Friday, April 27, 2007

Canadian researchers 'create' leukemia stem cell, watch disease unfold

Last Updated: Friday, April 27, 2007 | 9:46 AM ET

The Canadian Press

Imagine if scientists could peer into the blood and see the very first aberrant cells that will give birth to leukemia and then watch as the disease slowly progresses and takes over the body. Well, Canadian researchers have done just that.

They converted normal human blood cells into leukemia stem cells, then transplanted them into lab mice and witnessed the disease unfold.

'So what we were watching in front of our eyes was the evolution of how the leukemia stem cells first were generated and then how they continued to evolve or become more and more abnormal.'— Principal researcher John Dick

"You can study certain things about human cancer by studying the cancer itself," said principal researcher John Dick, a stem cell biologist at Princess Margaret Hospital in Toronto. "But the one thing you can't study is what were the sequence of events that happened in the months and years before that process that actually led to that disease."

The groundbreaking research involved infecting cells from umbilical cord blood with a virus engineered to carry one of the genes known to cause certain types of leukemia.

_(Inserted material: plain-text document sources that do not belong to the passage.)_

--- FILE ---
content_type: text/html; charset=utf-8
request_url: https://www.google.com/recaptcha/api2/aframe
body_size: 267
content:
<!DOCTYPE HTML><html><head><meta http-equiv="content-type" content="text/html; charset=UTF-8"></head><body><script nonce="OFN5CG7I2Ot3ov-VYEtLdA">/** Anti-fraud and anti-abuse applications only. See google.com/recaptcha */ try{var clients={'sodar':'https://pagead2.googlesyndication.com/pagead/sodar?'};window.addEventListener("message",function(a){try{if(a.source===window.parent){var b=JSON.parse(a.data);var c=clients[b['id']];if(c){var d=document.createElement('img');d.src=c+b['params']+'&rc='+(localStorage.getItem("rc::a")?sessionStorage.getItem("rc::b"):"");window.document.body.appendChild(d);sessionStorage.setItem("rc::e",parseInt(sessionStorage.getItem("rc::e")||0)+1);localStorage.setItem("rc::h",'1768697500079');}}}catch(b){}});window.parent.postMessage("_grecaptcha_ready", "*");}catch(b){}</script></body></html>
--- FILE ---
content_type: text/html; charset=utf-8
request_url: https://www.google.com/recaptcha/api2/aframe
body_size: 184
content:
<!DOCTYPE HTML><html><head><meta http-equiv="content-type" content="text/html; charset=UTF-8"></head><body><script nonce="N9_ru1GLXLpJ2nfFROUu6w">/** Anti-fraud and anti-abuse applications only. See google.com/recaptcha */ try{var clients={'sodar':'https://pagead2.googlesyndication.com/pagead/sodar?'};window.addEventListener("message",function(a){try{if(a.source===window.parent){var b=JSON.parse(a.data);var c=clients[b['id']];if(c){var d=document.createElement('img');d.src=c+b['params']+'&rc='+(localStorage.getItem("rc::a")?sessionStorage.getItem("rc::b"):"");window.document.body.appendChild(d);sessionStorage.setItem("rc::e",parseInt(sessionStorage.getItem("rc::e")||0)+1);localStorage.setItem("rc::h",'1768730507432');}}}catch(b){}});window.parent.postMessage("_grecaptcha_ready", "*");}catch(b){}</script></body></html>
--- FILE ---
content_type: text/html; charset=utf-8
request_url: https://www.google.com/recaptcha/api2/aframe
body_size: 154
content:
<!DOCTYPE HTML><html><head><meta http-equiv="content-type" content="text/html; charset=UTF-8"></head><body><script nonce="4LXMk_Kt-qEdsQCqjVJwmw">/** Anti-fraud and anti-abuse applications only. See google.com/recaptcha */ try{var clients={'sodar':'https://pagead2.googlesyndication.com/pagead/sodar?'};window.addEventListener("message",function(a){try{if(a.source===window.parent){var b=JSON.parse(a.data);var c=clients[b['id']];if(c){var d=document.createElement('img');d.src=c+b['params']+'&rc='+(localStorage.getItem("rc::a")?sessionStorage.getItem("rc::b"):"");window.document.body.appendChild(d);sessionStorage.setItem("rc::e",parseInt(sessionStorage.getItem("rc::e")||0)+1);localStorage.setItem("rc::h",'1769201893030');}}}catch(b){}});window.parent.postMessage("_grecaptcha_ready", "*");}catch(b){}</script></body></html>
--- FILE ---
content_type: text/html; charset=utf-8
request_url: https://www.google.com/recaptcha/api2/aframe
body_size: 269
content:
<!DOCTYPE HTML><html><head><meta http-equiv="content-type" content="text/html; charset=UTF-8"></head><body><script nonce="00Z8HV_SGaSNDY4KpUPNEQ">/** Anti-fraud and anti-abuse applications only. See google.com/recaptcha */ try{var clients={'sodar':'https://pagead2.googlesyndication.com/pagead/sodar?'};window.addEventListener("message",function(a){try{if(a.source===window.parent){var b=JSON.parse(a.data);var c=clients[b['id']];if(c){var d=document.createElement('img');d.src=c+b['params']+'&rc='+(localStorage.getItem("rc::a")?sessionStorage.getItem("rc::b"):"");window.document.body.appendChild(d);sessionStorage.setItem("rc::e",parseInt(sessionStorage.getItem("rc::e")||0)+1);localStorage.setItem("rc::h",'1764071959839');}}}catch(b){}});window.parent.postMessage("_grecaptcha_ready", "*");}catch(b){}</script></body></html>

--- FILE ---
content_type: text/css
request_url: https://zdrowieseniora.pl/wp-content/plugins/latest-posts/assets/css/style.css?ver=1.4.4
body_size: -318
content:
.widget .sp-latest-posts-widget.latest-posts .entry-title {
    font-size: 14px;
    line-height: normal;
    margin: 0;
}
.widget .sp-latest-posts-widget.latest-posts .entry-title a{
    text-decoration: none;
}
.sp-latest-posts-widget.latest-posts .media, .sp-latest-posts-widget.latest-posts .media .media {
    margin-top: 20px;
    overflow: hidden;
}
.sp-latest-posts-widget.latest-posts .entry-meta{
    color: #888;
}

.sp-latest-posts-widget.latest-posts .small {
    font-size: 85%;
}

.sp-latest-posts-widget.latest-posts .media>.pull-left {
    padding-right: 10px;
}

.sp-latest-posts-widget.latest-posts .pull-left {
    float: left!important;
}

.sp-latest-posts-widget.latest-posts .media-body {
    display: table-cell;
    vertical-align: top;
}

The genetic alteration created primitive leukemia stem cells, which were then injected into specially bred lab mice.

All of the animals — bred with no immune system, so their bodies do not reject human cells — developed leukemia with the same characteristics and patterns experienced by people with the disease, say the researchers, whose study was published Friday in the journal Science.
Seeks of leukemia

"We actually created leukemia stem cells," said Dick. "And we could show that they actually arose, at least in this model, from a very primitive cell."

"So what we were watching in front of our eyes was the evolution of how the leukemia stem cells first were generated and then how they continued to evolve or become more and more abnormal."

Stem cells are like master cells that can give rise to different offspring. Normal stem cells can produce any kind of tissue, from skin to heart to brain; cancer stem cells are the progenitors of malignant tumour cells.

Dick said this window into leukemia's development will allow scientists to ask, and hopefully answer, some "very interesting questions."

Those include:

* Are the seeds for acute leukemia that occurs in children sown during fetal development?
* Is the childhood disease different from that in adults?
* In which cell type does leukemia arise?
* Which genes are involved and in which order do they have to operate?

As well, understanding how leukemia advances from the moment of its conception could aid the development of drugs that would stop the process before it advances too far, he said.

Commenting on the work, the president of the Canadian Institute for Health Research said the study demonstrates that identifying cancer stem cells is critical to understanding how a malignancy evolves and also suggests a new target for future chemotherapy.

"These stem cells are kind of the kings in a chess game," Dr. Alan Bernstein explained Thursday from Ottawa. "What we're inching towards — and this paper is a big step towards that — is an appreciation that it's actually important to know what the king is doing and where the king is.

"So capturing the king is going to be key in winning the battle against cancer," said Bernstein, who believes that finding new drugs to knock over cancer stem cells will be the next major advance in achieving checkmate over the disease.

Dr. Donna Hogge, a senior scientist at the B.C. Cancer Agency, called the research by Dick and his team "very exciting."

"What's new and different is they've actually been able to take a specific gene rearrangement that we have known about for quite a number of years in human leukemias and been able to take that specific abnormality and put it back into normal human cells and show that it does in fact cause leukemia.

"In terms of, is this going to change the way we treat leukemia, I think the answer is no," Hogge, a member of B.C.'s leukemia bone marrow transplant program, said from Vancouver.

"It does create potentially quite good models of human leukemia that could potentially be used for drug testing" in the future, she said. "But by itself, this does not, obviously, suggest a new drug that would come out of it that might be helpful."